The ladies crossed themselves when they heard of the danger from which they had escaped, and could not enough admire the gallantry of the cavalier. The duchess would fain have prevailed on her deliverer to accompany her to her court; but he had no time to spare, being a knight-errant, who had many adventures on hand, and many distressed damsels and afflicted widows to rescue and relieve in various parts of the country. Taking a respectful leave, therefore, he pursued his wayfaring, and the duchess and her train returned to the palace. Throughout the whole way, the ladies were unwearied in chanting the praises of the stranger knight, nay, many of them would willingly have incurred the danger of the dragon to have enjoyed the happy deliverance of the duchess. As to the latter, she rode pensively along, but said nothing.

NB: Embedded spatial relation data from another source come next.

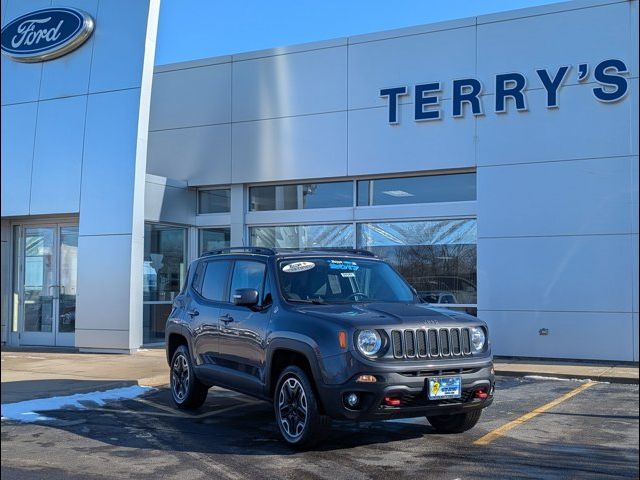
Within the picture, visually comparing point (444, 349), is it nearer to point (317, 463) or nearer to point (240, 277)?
point (317, 463)

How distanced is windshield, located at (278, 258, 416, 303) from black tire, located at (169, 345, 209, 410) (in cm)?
218

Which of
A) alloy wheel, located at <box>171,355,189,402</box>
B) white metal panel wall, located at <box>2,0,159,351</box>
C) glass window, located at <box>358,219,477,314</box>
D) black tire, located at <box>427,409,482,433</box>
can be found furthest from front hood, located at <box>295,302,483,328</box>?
white metal panel wall, located at <box>2,0,159,351</box>

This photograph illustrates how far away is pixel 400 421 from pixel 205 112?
10.9 metres

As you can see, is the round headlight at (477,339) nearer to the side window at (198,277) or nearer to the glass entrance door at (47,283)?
the side window at (198,277)

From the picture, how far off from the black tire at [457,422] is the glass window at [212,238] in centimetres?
1039

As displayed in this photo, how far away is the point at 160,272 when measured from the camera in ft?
52.6

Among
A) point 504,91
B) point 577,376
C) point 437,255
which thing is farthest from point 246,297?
point 504,91

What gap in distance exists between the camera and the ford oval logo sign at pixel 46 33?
14984 mm

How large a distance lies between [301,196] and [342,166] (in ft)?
4.46

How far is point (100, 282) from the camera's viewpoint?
47.0ft

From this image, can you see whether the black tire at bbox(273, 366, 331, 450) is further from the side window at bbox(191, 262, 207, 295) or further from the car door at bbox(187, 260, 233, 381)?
the side window at bbox(191, 262, 207, 295)

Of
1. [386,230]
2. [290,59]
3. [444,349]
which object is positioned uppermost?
[290,59]

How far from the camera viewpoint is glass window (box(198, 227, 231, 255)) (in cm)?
1686

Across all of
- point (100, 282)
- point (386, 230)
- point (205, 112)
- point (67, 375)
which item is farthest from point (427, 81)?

No sooner was the adventure of the wood made public than a whirlwind was raised about the ears of the beautiful duchess. The blustering nephew of the deceased duke went about, armed to the teeth, with a swaggering uncle at each shoulder, ready to back him, and swore the duchess had forfeited her domain. It was in vain that she called all the saints, and angels, and her ladies in attendance into the bargain, to witness that she had passed a year and a day of immaculate fidelity. One fatal hour remained to be accounted for; and into the space of one little hour sins enough may be conjured up by evil tongues to blast the fame of a whole life of virtue.
The two graceless uncles, who had seen the world, were ever ready to bolster the matter through, and as they were brawny, broad-shouldered warriors, and veterans in brawl as well as debauch, they had great sway with the multitude. If any one pretended to assert the innocence of the duchess, they interrupted him with a loud ha! ha! of derision. “A pretty story, truly,” would they cry, “about a wolf and a dragon, and a young widow rescued in the dark by a sturdy varlet who dares not show his face in the daylight. You may tell that to those who do not know human nature, for our parts, we know the sex, and that’s enough.”